*Task*:
Quote all of the data exactly as given. Skip every picture it contains.

===== Records for the exercise =====

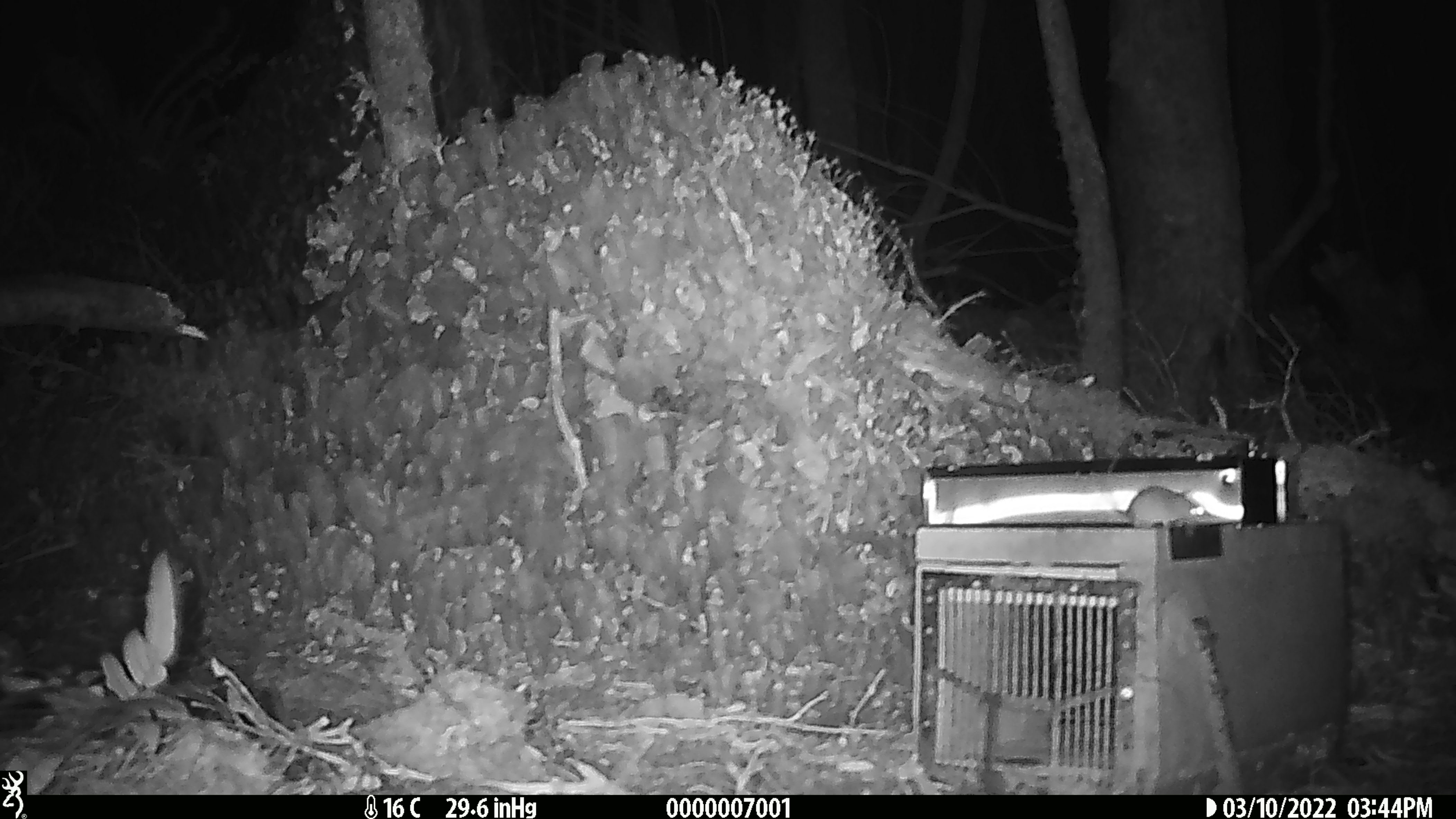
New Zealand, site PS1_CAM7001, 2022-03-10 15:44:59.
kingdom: Animalia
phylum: Chordata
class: Mammalia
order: Rodentia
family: Muridae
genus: Mus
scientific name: Mus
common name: mouse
Mouse (Mus).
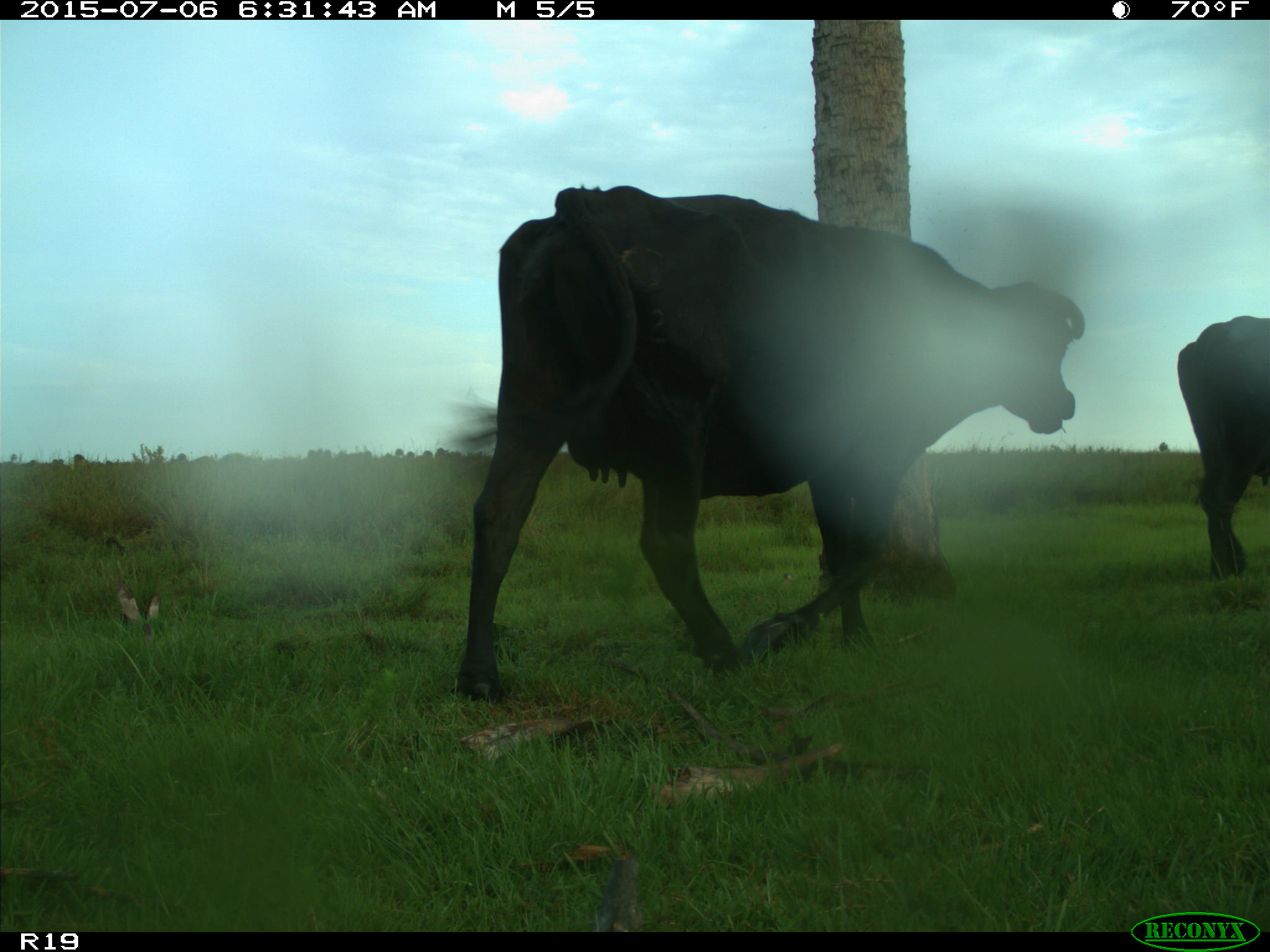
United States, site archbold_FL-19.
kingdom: Animalia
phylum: Chordata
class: Mammalia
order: Artiodactyla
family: Bovidae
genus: Bos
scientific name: Bos taurus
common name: domestic cow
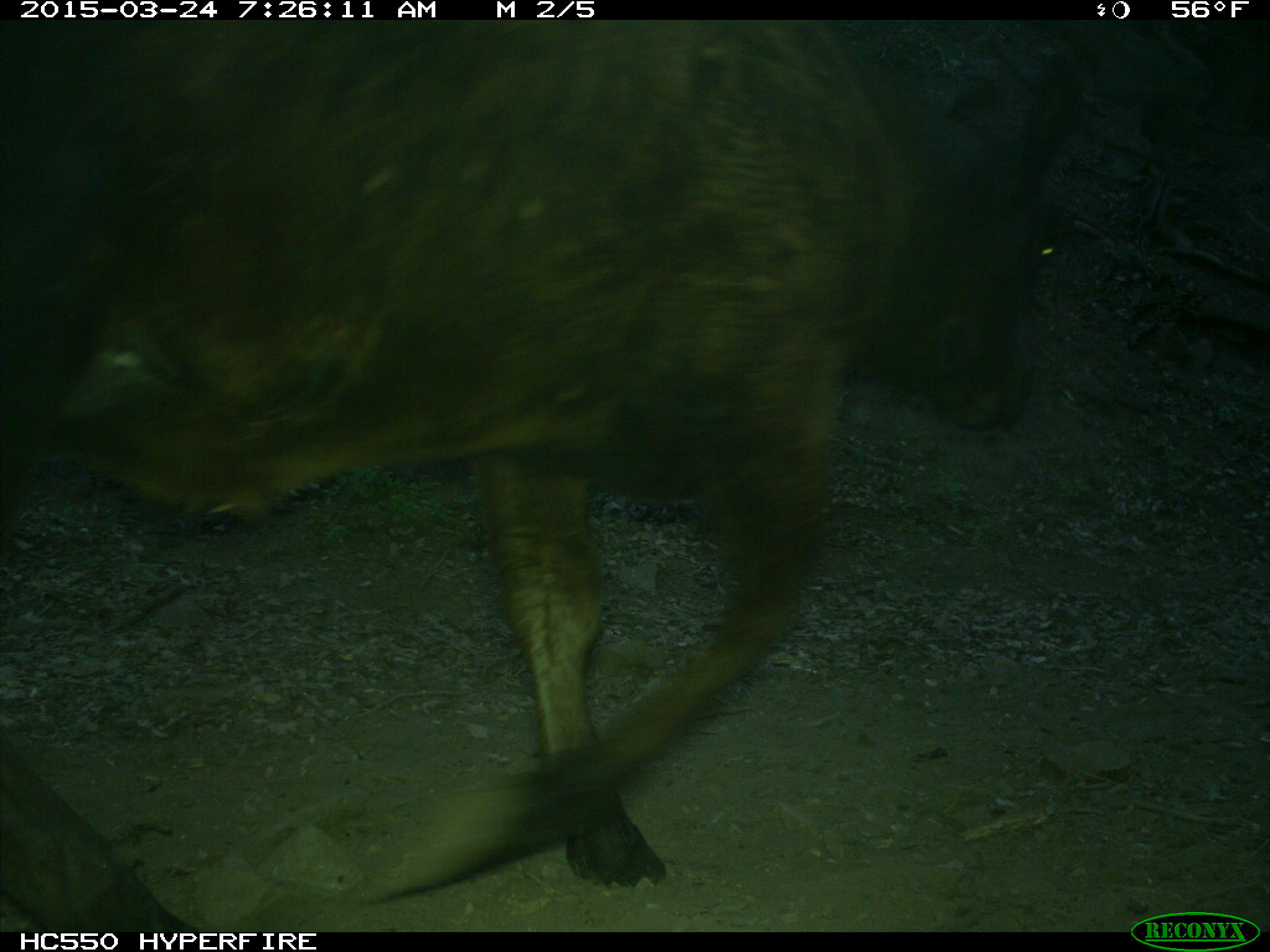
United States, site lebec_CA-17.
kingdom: Animalia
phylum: Chordata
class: Mammalia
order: Artiodactyla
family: Bovidae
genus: Bos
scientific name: Bos taurus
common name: domestic cow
Bos taurus (domestic cow).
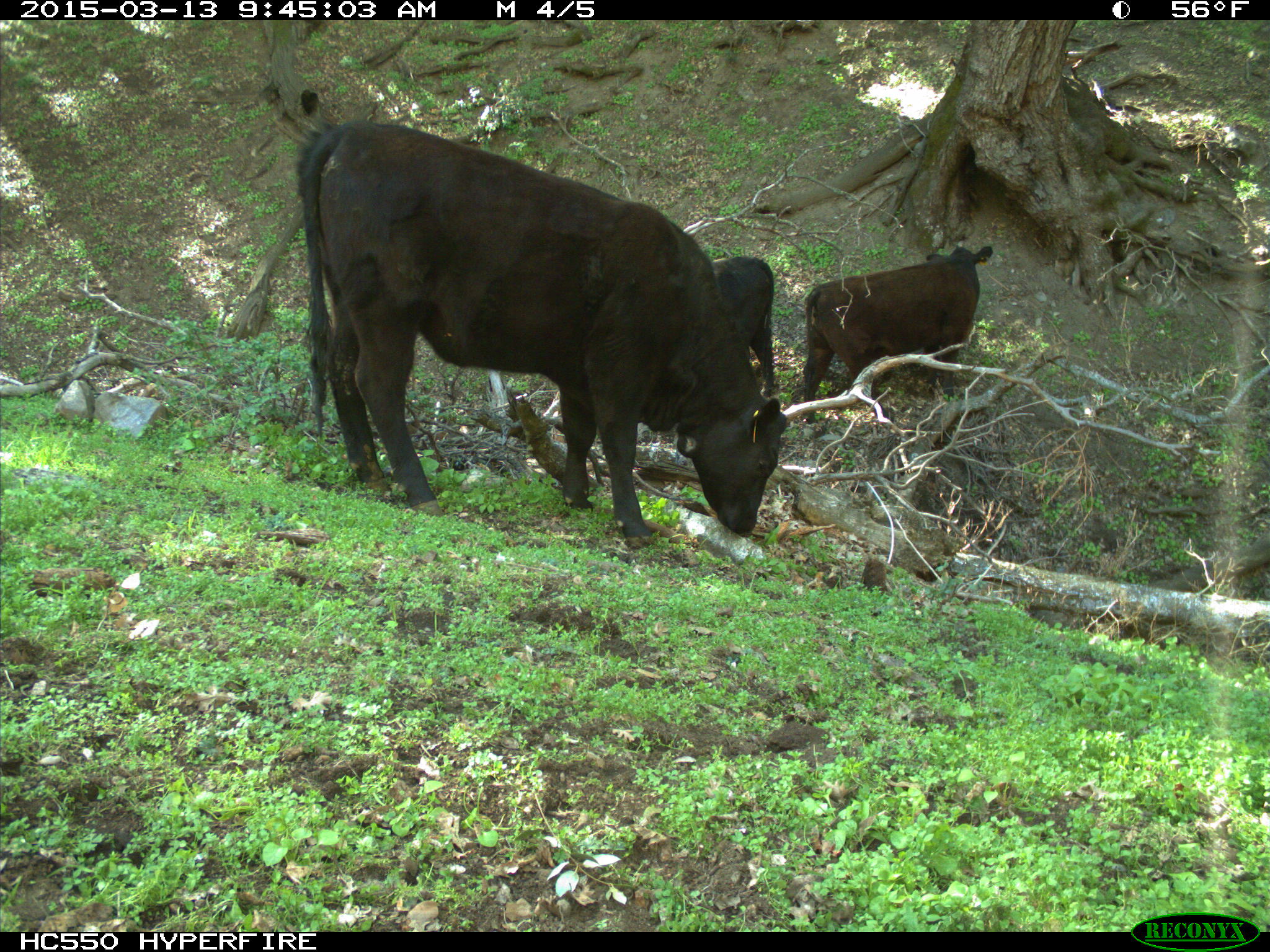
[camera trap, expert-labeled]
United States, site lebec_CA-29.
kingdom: Animalia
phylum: Chordata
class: Mammalia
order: Artiodactyla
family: Bovidae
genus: Bos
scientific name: Bos taurus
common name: domestic cow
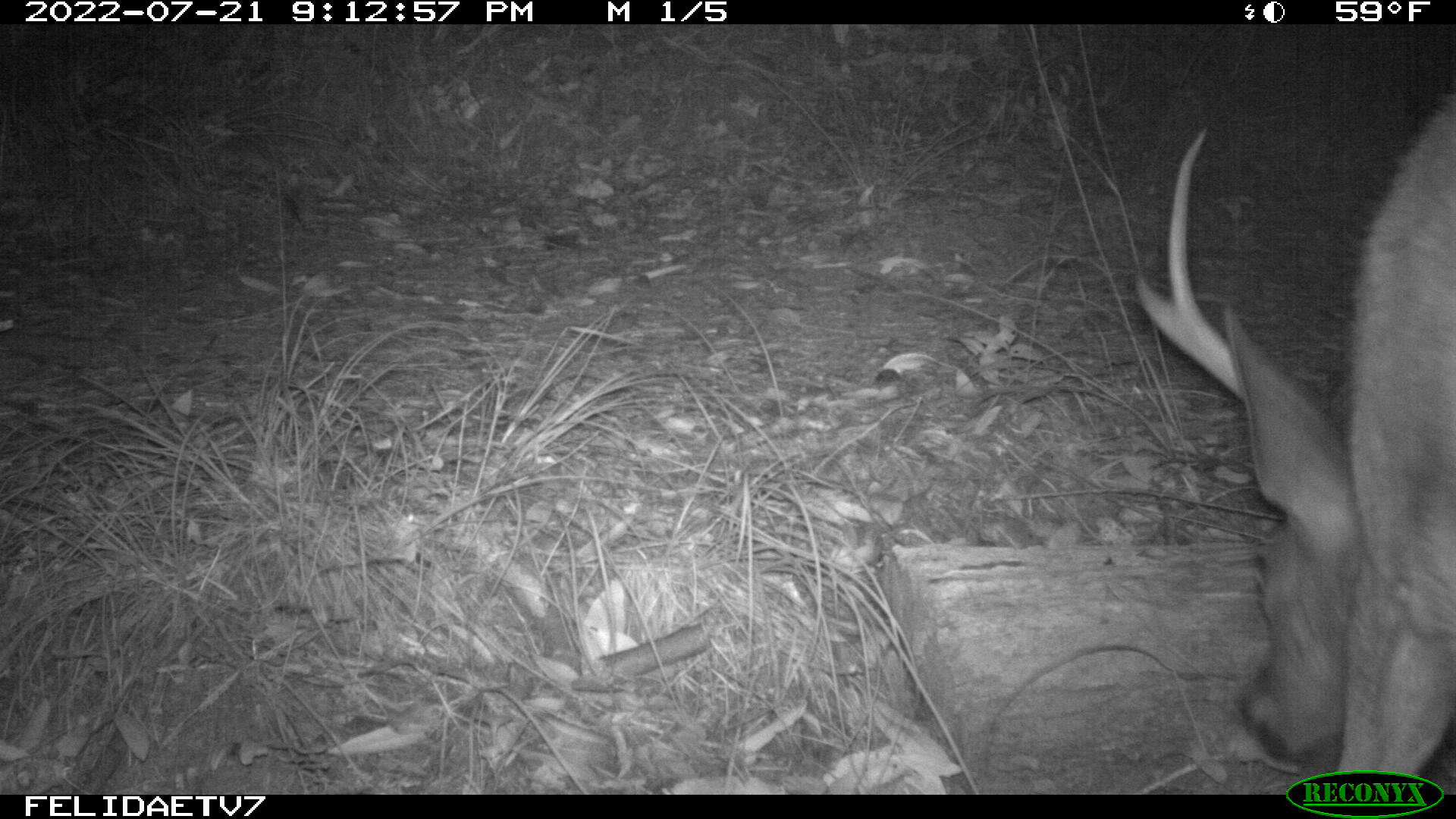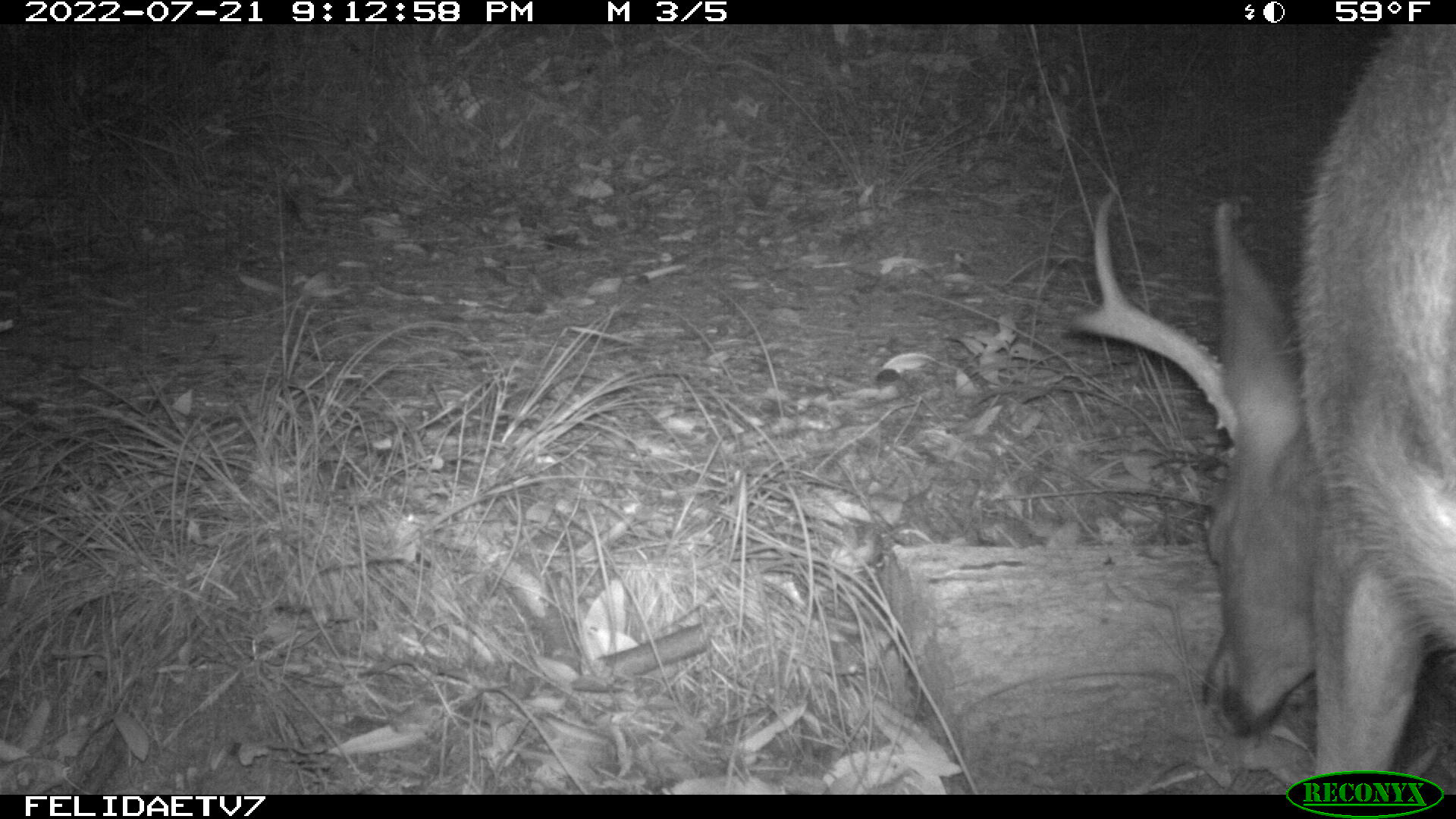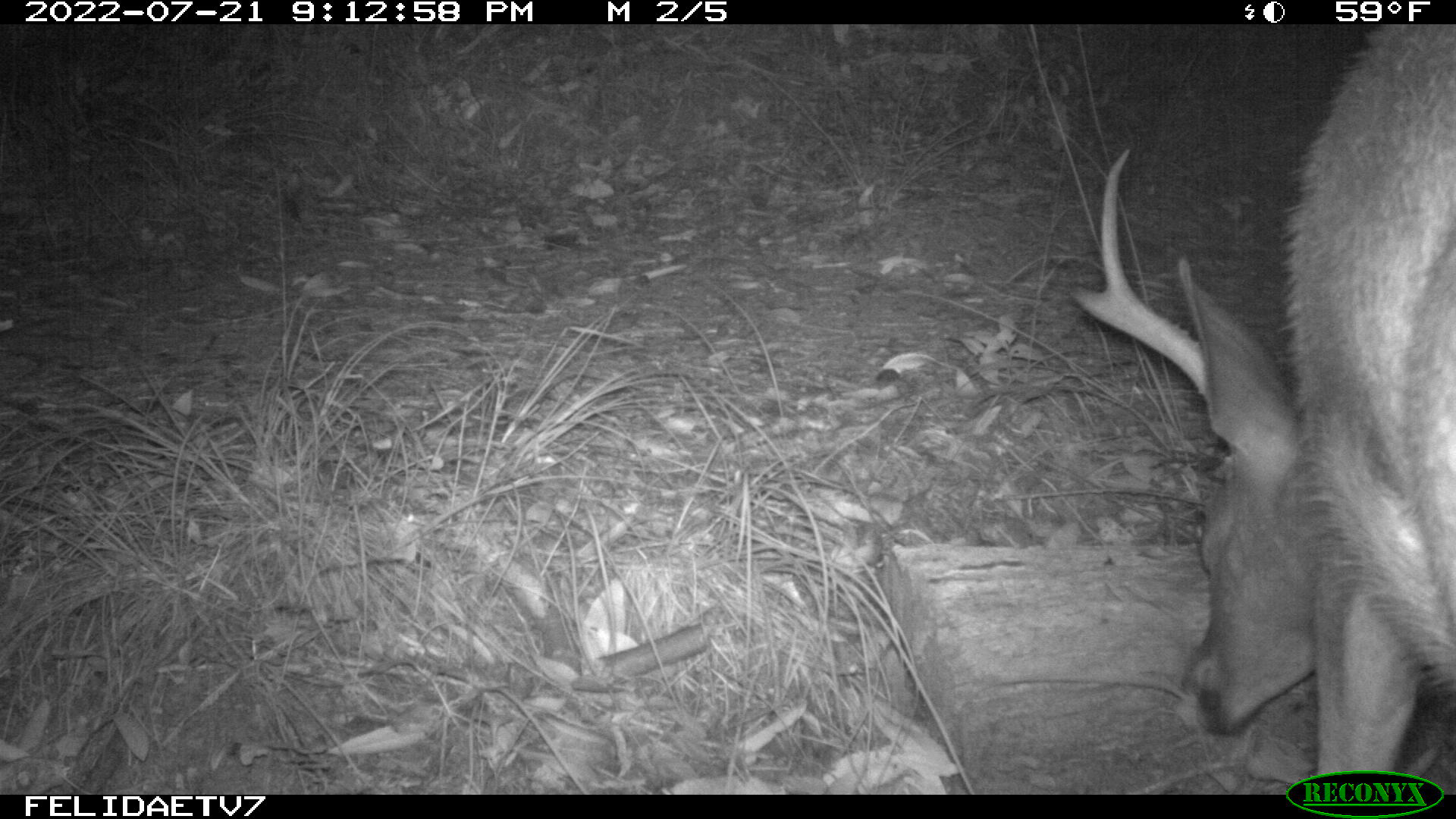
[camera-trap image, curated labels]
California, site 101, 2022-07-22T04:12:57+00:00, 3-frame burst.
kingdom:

=====

*Exercise output*:
New Zealand, site PS1_CAM7001, 2022-03-10 15:44:59.
kingdom: Animalia
phylum: Chordata
class: Mammalia
order: Rodentia
family: Muridae
genus: Mus
scientific name: Mus
common name: mouse
Mouse (Mus).
United States, site archbold_FL-19.
kingdom: Animalia
phylum: Chordata
class: Mammalia
order: Artiodactyla
family: Bovidae
genus: Bos
scientific name: Bos taurus
common name: domestic cow
United States, site lebec_CA-17.
kingdom: Animalia
phylum: Chordata
class: Mammalia
order: Artiodactyla
family: Bovidae
genus: Bos
scientific name: Bos taurus
common name: domestic cow
Bos taurus (domestic cow).
[camera trap, expert-labeled]
United States, site lebec_CA-29.
kingdom: Animalia
phylum: Chordata
class: Mammalia
order: Artiodactyla
family: Bovidae
genus: Bos
scientific name: Bos taurus
common name: domestic cow
[camera-trap image, curated labels]
California, site 101, 2022-07-22T04:12:57+00:00, 3-frame burst.
kingdom:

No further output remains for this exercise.